Personal information
- Born: December 2, 1994 (age 31)
- Listed height: 6 ft 0 in (1.83 m)
- Listed weight: 190 lb (86 kg)

Career information
- High school: Greenwood (AR)
- College: Arkansas
- NFL draft: 2017: undrafted

Career history

Playing
- Miami Dolphins (2017–2018)*; Memphis Express (2019);
- * Offseason or practice squad member only

Coaching
- Greenwood HS (2018); Fayetteville HS (2019); Warner, OK (2020);

Awards and highlights
- Second-team All-SEC (2015);
- Stats at Pro Football Reference

= Drew Morgan =

American football player (born 1994)

Drew Morgan (born December 2, 1994) is an American former football wide receiver. He played college football at Arkansas.

==Early life==
Morgan attended Greenwood High School in Greenwood, Arkansas. He was ranked as the No. 7 player in Arkansas by Rivals and as the No. 13 prospect in the state by 247Sports, he walked on at Arkansas in 2012.

==College career==
In his freshman year Morgan played in 10 games at WR and on Special teams. In his junior year he led the team in catches (63), yards (843) and TD catches (10) and received an All-SEC Second-team honours.

==Professional career==
Morgan signed with the Miami Dolphins as an undrafted free agent on May 5, 2017. He was waived on September 2, 2017 and was signed to the Dolphins' practice squad the next day. He signed a reserve/future contract with the Dolphins on January 1, 2018.

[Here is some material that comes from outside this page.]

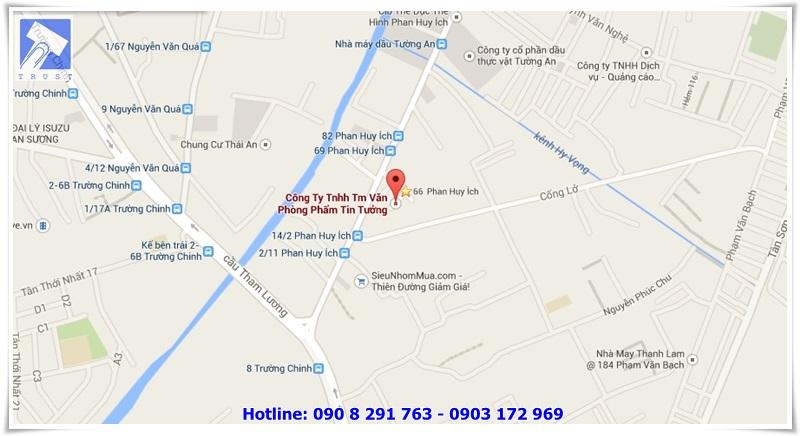 Tin Tưởng cung cấp văn phòng phẩm tại quận Tân Bình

On September 1, 2018, Morgan was waived by the Dolphins, and then immediately joined the coaching staff of his alma mater Greenwood High School as a volunteer coach.

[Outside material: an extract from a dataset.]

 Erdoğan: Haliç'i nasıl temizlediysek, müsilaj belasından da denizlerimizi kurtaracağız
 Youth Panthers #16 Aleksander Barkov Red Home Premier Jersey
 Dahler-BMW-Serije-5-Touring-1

In 2019, Morgan joined the Memphis Express of the Alliance of American Football, but did not make the final roster. He was re-signed to a contract on March 25, 2019, while on the team's rights list. He was activated to the roster on March 26. The league ceased operations in April 2019.

Morgan retired on June 17, 2019.

==Coaching career==

Morgan became a volunteer assistant coach at Fayetteville High School in 2019, and then became the offensive coordinator at Warner High School in Oklahoma for the 2020 season. In 2021, he moved to Elkins High School in Arkansas as special teams coordinator.